Read: Psalm 139:1-16

For you formed my inward parts; you knitted me together in my mother’s womb. I praise you, for I am fearfully and wonderfully made. (vv. 13-14)

In the human economy, even the greatest among us starts out small. Children issue a loud reminder that “little” does not equal “insignificant.” Even when we are smaller than a speck, God is already interested in us, says the psalmist, knitting us together with a loving hand and perfect eye. Scripture is full of reminders that the kingdom of God does not operate according to worldly principles. “The kingdom of heaven is like a grain of mustard seed,” says Jesus (Matt. 13:31), and “Let the little children come to me and do not hinder them, for to such belongs the kingdom of heaven” (Matt. 19:14).

Advent reminds us that Jesus didn’t somehow appear as a mythical god, otherworldly and oozing power. He began life as you and I did, tiny and weak; the embryo of a fearful and wonderful plan. Inconspicuous, vulnerable; God of the universe knitted into flesh.
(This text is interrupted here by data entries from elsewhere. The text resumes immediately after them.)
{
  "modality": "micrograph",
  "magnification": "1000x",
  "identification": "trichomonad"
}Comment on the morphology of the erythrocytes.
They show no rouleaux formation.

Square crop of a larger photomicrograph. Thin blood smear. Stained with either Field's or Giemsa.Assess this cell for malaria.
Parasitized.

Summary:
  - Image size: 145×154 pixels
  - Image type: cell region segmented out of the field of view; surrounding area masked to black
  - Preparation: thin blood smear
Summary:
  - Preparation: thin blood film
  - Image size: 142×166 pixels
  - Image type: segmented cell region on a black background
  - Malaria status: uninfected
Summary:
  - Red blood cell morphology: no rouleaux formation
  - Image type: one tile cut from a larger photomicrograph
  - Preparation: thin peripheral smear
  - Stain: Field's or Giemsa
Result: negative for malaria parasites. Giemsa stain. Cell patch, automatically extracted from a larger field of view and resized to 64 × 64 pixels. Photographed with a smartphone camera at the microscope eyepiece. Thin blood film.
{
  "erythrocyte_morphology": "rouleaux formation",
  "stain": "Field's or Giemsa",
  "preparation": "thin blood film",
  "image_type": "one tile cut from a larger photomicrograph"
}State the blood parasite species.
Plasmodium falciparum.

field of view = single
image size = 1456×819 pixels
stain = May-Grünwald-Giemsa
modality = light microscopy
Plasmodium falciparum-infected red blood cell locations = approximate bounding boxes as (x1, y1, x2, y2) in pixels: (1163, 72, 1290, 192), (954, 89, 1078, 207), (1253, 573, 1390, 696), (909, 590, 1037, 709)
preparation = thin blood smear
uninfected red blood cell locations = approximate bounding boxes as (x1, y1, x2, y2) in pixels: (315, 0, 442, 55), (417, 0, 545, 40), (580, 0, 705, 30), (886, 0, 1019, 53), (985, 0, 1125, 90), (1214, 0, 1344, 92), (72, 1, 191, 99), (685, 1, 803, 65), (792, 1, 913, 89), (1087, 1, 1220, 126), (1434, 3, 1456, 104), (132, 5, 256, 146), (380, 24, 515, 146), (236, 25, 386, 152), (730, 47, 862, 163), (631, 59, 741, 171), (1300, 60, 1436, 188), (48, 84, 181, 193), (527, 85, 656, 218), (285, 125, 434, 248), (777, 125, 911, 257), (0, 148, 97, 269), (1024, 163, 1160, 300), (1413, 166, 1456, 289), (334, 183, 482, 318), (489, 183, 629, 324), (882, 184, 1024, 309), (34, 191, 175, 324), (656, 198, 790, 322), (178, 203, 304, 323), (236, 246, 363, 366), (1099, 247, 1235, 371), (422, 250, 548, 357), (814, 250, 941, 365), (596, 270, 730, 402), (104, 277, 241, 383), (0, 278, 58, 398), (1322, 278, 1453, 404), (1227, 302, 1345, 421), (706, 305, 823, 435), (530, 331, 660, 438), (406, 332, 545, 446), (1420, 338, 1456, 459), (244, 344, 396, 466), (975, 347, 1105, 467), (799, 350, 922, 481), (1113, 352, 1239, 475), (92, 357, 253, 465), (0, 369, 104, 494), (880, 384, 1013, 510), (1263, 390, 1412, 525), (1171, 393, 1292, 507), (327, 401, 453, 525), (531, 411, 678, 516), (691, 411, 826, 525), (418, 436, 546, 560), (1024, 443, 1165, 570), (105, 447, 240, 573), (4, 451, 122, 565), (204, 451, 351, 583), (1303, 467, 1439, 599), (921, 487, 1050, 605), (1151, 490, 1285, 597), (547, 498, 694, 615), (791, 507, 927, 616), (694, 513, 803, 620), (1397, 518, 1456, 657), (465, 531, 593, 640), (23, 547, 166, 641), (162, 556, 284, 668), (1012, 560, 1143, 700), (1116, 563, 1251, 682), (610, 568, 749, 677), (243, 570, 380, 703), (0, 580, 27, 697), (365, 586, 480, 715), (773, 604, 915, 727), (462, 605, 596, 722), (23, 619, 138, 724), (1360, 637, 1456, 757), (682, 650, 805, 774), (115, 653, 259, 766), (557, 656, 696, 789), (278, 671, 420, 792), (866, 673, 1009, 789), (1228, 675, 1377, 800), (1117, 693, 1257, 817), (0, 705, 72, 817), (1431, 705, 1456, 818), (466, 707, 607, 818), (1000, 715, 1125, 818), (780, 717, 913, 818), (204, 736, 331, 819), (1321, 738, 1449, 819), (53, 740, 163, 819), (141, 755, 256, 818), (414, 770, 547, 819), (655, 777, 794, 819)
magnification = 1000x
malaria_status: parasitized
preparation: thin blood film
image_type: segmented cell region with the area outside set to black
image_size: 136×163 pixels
I ponder what God has knitted into us. Where can we exercise childlike faith regarding the story God is telling through our lives? And can this season enliven our imagination of the kingdom as we watch the children around us hope and dream?

—Amy Clemens

Giver of good gifts, restore to me eyes full of wonder, a heart full of hope and joyous expectation, and the gift of childlike faith I need, trusting that I am fearfully and wonderfully made, with a place in your story.